The most predictable recommendation of the recent Inquiry into the response to the COVID pandemic—some would say panic-demic—is to establish an Australian Centre for Disease Control. Many of the institutional submissions to the Inquiry recommended it. They got their way: more money and more power for the people who locked us up and kept us in fear while waiting for the vaccine cavalry.
When the handbook for managing a pandemic was trashed in 2020 in the face of the COVID panic, would a CDC have held fast against panicking pollies, arrogant medical officers, eager editors and greedy media proprietors?
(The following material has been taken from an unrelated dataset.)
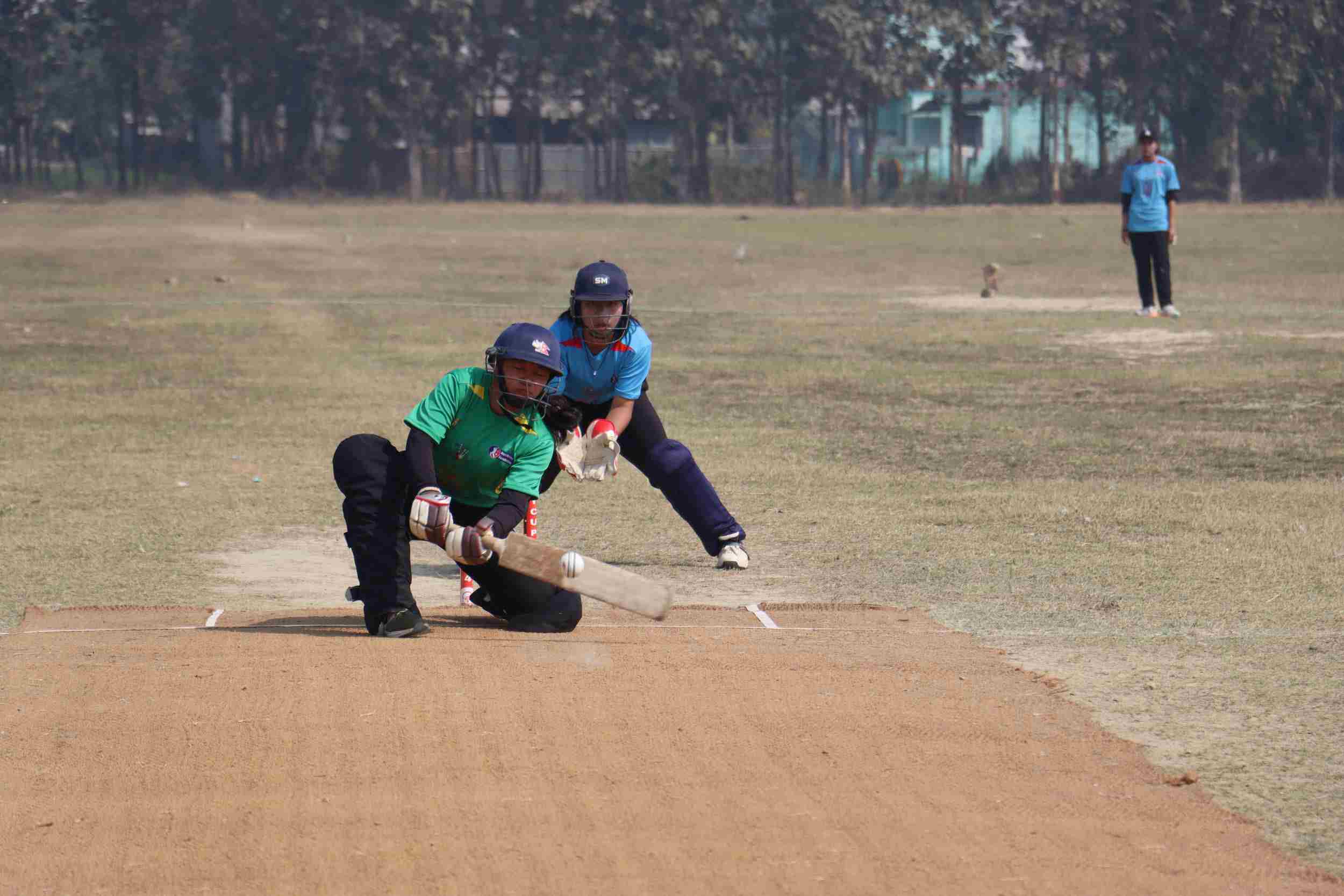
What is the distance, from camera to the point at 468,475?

Why don’t we ask the US Centres for Disease Control and Prevention? It started in 1946 with research on malaria control in war zones, plague suppression, rabies and Ricketts, polio immunisation, smallpox vaccinations, severe malnutrition, and many other topics. Now, it is bullying, healthy weight, diabetes, quitting smoking, high blood pressure, overdose prevention, Alzheimer’s, climate change, organic carrot outbreaks, youth violence, firearm deaths, alcohol use, attention deficit disorder, environmental justice, distracted drivers, abortion, elder abuse, e-cigarettes, ergonomics, intimate partner violence, workplace violence, mental health, seat belts, and sex trafficking.
The US CDC may have a more comprehensive brief than the Australian, but the Australian will grow and grow. Institutional and mission creep is not the worst of it. The measure that counts most is how it is guided by science. The COVID response suggests that control and arrogance will strangle the patient-doctor relationship, privilege vaccines with too great adverse reactions, and condemn outliers among medical and scientific researchers. ‘Science’ will be for insiders only.
Witness not only the Australian government’s COVID response inquiry but also these remarks from the latest editorial of US Science magazine, 7 November 2024.
Dr H H Thorpe penned the following,
‘The re-election of Donald Trump … underscores a reality: Although his success stems partly from a willingness to tap into xenophobia, sexism, racism, transphobia, nationalism, and disregard for the truth, his message resonates with a large portion of the American populace who feel alienated from America’s governmental, social, and economic institutions. During Trump’s previous term in office … almost 20% of Americans refused to get the COVID-19 vaccine.’
In response, an eminent Australian scientist wrote.
‘Your editorial said, ‘Although his success stems partly from a willingness to tap into xenophobia, sexism, racism, transphobia, nationalism, and disregard for truth,’ If the Democrats hadn’t lied about President Biden’s health, for years, and held a proper Primary to select their best candidate, Trump might well not have won.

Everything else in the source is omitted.